*ОТРЫВОК*.
:::
Основным требованием Ельмслева является, как он говорит, требование имманентного изучения языка, т. е. требование лингвистики чисто лингвистической, Он полагает, что язык в настоящее время является средством для трансцендентного познания, т. е. для познания явлений внеязыковых. Подобное отношение является естественным в практической жизни. Но это повторяется и в науке о языке. Ельмслев приводит следующие примеры: классическая филология занималась скорее изучением литературы и культуры, чем изучением языка; сравнительное языкознание занималось скорее изучением истории. Лингвистическая теория должна стремиться к познанию языка не как конгломерата неязыковых (т. е. физических, физиологических, психологических, логических и социологических) явлений, а как замкнутой в себе целостной структуры, как структуры sui generis (особого рода).
:::
*ИСХОДНЫЕ ДАННЫЕ*.
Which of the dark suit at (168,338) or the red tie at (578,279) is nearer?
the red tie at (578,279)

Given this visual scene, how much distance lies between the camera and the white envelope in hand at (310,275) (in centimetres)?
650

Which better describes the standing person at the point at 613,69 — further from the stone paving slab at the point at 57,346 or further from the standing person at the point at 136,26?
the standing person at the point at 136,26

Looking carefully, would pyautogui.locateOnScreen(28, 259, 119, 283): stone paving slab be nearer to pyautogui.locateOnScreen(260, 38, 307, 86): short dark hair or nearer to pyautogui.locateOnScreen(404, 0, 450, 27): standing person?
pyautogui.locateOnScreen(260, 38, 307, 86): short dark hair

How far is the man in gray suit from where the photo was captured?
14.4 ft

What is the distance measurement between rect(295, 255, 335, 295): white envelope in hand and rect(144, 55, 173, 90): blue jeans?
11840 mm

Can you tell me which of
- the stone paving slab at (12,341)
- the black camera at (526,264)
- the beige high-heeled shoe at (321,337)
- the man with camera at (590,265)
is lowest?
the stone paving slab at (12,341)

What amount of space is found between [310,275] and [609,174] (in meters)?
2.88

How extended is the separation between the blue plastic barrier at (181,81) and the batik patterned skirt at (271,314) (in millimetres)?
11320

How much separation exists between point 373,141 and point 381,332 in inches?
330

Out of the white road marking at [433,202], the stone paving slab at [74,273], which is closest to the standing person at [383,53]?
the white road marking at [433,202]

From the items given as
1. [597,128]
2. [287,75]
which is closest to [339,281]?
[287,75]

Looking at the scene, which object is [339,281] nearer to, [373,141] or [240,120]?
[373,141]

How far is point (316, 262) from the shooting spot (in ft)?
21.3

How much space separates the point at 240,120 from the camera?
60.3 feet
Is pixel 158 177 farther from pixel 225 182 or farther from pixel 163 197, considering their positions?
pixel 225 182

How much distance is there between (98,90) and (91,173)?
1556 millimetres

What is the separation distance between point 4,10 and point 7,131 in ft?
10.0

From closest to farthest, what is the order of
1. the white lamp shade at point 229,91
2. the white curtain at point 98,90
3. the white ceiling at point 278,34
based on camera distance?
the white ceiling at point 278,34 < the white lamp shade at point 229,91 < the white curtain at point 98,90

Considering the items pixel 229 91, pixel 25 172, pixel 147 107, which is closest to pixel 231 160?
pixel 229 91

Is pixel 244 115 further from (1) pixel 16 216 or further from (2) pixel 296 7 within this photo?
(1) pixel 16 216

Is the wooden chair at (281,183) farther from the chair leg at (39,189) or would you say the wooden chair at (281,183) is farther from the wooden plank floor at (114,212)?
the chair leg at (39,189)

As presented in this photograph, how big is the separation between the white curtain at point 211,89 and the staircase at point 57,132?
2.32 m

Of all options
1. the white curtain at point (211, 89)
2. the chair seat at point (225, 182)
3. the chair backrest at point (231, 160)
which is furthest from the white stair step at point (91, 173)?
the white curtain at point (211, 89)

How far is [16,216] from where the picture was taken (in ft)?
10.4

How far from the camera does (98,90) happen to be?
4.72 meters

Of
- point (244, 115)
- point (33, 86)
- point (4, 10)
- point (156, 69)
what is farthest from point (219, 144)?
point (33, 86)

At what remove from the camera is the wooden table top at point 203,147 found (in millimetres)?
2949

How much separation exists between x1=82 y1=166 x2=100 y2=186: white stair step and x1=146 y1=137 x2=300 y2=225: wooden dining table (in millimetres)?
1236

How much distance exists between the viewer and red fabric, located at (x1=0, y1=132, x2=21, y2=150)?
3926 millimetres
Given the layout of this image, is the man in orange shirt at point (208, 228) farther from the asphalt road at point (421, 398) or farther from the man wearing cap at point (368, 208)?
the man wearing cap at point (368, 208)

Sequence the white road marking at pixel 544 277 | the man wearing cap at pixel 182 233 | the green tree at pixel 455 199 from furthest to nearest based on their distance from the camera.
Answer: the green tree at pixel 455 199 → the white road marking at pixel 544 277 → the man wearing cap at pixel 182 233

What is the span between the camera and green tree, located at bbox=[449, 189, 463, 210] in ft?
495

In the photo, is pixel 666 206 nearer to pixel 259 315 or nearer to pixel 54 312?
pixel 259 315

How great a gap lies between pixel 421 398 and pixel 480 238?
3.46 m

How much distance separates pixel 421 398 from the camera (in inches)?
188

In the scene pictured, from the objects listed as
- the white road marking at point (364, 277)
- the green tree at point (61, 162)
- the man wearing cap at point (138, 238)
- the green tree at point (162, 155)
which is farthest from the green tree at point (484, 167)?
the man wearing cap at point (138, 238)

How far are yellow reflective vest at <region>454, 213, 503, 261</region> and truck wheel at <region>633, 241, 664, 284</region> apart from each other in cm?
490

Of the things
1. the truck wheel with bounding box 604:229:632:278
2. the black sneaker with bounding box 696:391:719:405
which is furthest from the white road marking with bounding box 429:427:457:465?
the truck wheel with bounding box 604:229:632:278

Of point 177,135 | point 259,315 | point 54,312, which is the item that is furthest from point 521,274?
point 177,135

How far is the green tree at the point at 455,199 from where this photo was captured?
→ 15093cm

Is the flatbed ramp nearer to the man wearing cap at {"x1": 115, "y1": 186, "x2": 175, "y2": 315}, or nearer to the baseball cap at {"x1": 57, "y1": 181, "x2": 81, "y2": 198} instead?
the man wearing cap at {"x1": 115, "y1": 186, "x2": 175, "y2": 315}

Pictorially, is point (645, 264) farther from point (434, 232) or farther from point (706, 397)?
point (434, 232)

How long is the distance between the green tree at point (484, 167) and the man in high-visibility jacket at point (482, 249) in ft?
:::
*ПИСЬМЕННОЕ ЗАДАНИЕ 1*.
Какое требование отрывок о взглядах Ельмслева на язык называет основным?
*ПИСЬМЕННОЕ ЗАДАНИЕ 2*.
Продолжите отрывок о взглядах Ельмслева на изучение языка, начав сразу после его последнего предложения.

*ОТВЕТ НА ЗАДАНИЕ 1*.
Требование имманентного изучения языка, то есть лингвистики чисто лингвистической.

*ОТВЕТ НА ЗАДАНИЕ 2*.
Уже здесь мы видим первое основное отличие между пражской лингвистикой и копенгагенской. Мы согласны с Ельмслевым в том


отношении, что наивное и естественнонаучное знание видит в языке только средство к познанию внеязыковых явлений. Но с точки зрения пражских языковедов и при научном познании языка следует исходить из этого же. Сам Ельмслев подчеркивает, что язык представляет собой определенное орудие. Но мы не имеем права его изменять. Если при научном изучении мы пренебрегаем его реальностью, мы ее деформируем. Лингвистическое мышление в понимании Ельмслева становится свободным от всех ограничений. Он сбрасывает с плеч весь огромный груз многообразных отношений к действительности (что учитывают пражские лингвисты). Однако при таком понимании язык становится всего лишь бесцельной игрой. Для характеристики позиции пражских исследователей мы процитируем начало статьи Вилема Матезиуса «Язык и стиль», опубликованной в книге «Лекции о языке и литературе», I (1942): «Не знаю, задумывался ли кто-нибудь над тем, с какой определенностью и с какими подробностями мы в состоянии при помощи языковых средств выражать многообразие действительности. Это обстоятельство может удивить вдумчивого наблюдателя и оно заслуживает самого пристального нашего внимания. При ближайшем рассмотрении мы видим, что выразительность языка обусловливается двумя моментами. Во-первых, при помощи языка мы выражаем действительность не во всей ее действительной полноте, но всегда в определенных границах, которые определяются целями коммуникации; во-вторых, для языкового выражения мы используем замечательную систему взаимосвязанных знаков, т. е. язык» и т. д. Несмотря на популярность изложения, основная позиция автора совершенно ясна.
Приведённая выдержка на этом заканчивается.